Australia’s big four banks will soon be contacting small business customers to inform them of changes to their loan terms, following what is being described as a hard-fought win for SMEs against unfair banking practices.
Fairfax reports the nation’s four biggest financial institutions have now agreed to specific changes that have been pushed by the Australian Securities and Investments Commission (ASIC) and the Australian Small Business and Family Enterprise Ombudsman (ASBFEO) to ensure small business loans of up to $3 million comply with unfair contract laws.
Australian Small Business and Family Enterprise Ombudsman Kate Carnell has questioned the leadership of the banks for failing to act on unfair contracts legislation until they were “called on it”, but says an agreement from the big four to improve lending practices is a step in the right direction.
Speaking to SmartCompany, Carnell says gaining agreement from Commonwealth Bank, Westpac, ANZ and NAB to remove clauses, including the right to vary loans for non-monetary reasons, is a long-fought win for SMEs.
“It will mean that the majority of non-financial default clauses will go … and the timeframes for any changes will be longer,” Carnell says.
It is understood the banks will now be writing to inform small business customers that have signed up to loans on or after November 12 of last year, when new contract fairness provisions came into effect, that the new terms apply to them.
Carnell says this is good news, but questions why it has taken the big four from November 2016 until now to formally commit to changes, with her own office’s inquiry into small business lending practices last year making many of the recommendations now in effect.
“The reality of this is that this was indicative of the approach that the banks have taken in the past, which is, you know, ‘let’s do nothing and see if someone takes us on’. Well that’s just not leadership,” she says.
While the banking sector gave in-principal support for a number of findings from Carnell’s inquiry into small business lending, she says ASIC was still finding unfair contracts popping up in the sector this year.
“ASIC had to sit down with them individually and go through it all to get an outcome that should have been able to delivered last November,” she says.
What has been agreed
In general terms, each of the big four banks have agreed to introduce more simply worded loan summary statements and remove a range of “non-monetary” default clauses, which previously gave banks scope to change loan terms for reasons other than a company’s ability to make payments.
Other significant changes include limiting the banks’ indemnification clauses that previously required small businesses to cover costs incurred through any negligent acts of the lender, and the removal of “material adverse event clauses” that could be used to terminate a loan because of a change of an SME’s circumstances other than the ability to repay the loan.
Fairfax reports lenders will now also be more tightly tied to written contract clauses through limitations on what representations can be made to businesses outside of the loan agreement.
Each bank has a differently worded set of policies for when loan terms can be changed or a loan cancelled, most of which involve major changes in a business’s circumstances.
For example, the Commonwealth Bank referred SmartCompany this morning to details it released in April stating a small business could still default on a loan in the event of the loss of a licence needed to conduct a business, or insolvency or bankruptcy.
National Australia Bank’s general manager of small business Leigh O’Neill told SmartCompany the bank has been working on making changes to its small business loans over several months.
“We’ve been working constructively and closely with the industry over recent months, and we are proud to be helping lead the charge on this – including taking measures beyond the Ombudsman’s recommendation,” O’Neill said in a statement this morning.
SmartCompany has contacted ANZ and Westpac for comment.
Where to next?
Carnell says despite these changes being formalised, there is still plenty to monitor when it comes to unfair business lending and contract practices.
“The great dilemma for small businesses is taking the banks on in court is not vaguely even reasonable.

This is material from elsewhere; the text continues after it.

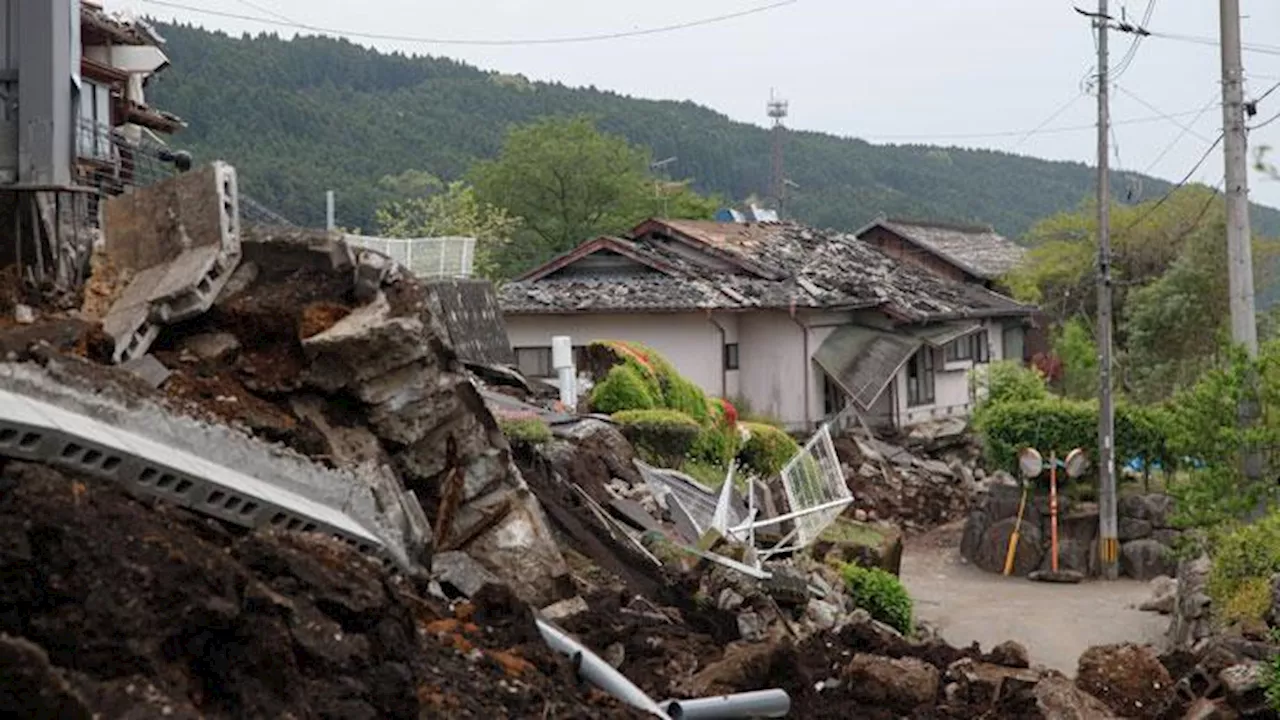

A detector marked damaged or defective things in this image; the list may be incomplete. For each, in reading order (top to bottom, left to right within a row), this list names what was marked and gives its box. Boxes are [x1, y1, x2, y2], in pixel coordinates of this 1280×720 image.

So we have to make sure they deliver on their agreements, and they do so in a way that is reasonable,” she says.
And it’s not just the big banks that need to ensure they have fair contracts, says Carnell, who points to Australia’s emerging fintect sector. She believes the rapid growth in the space might have seen companies set up agreements in breach of contract law obligations.
“We think a lot of the fintechs have a lot of work to do. We dont’ believe some of them have quite realised they are also have to comply,” she says.
“The agreement has been agreed with the big four [banks], but now all the other banks have to agree. Now it’s up to all the other banks and financial institutions to come to the party as well.”